### TASK DATA
........
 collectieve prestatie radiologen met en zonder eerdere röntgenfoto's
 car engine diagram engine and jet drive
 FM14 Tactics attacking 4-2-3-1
........
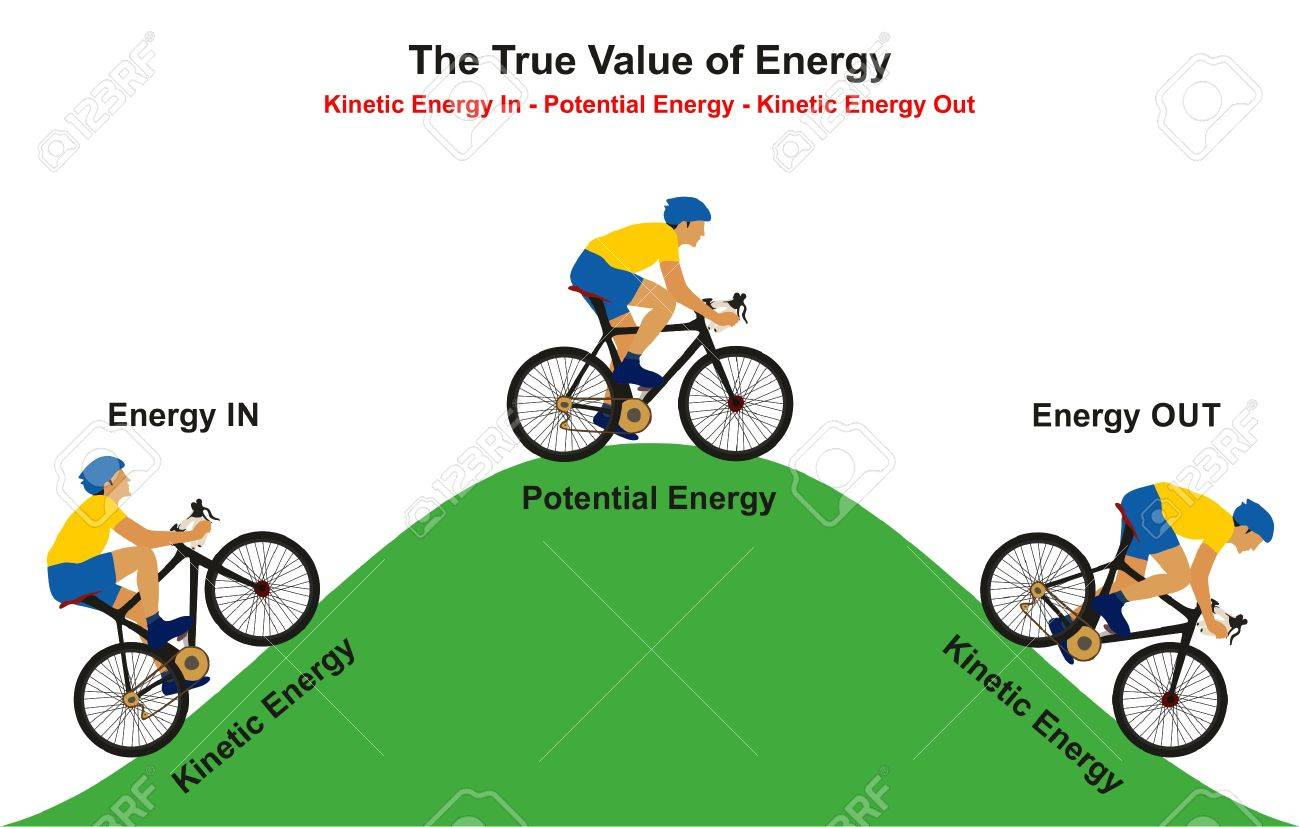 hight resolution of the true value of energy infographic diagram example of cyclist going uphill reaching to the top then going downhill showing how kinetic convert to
........
### DIRECTIONS
Among the entries above, copy exactly only the lines starting with the one containing "collectieve prestatie radiologen" and going through the one containing "FM14 Tactics attacking 4-2-3-1", both ends included.

### REPLY TO THE EXERCISE
 collectieve prestatie radiologen met en zonder eerdere röntgenfoto's
 car engine diagram engine and jet drive
 FM14 Tactics attacking 4-2-3-1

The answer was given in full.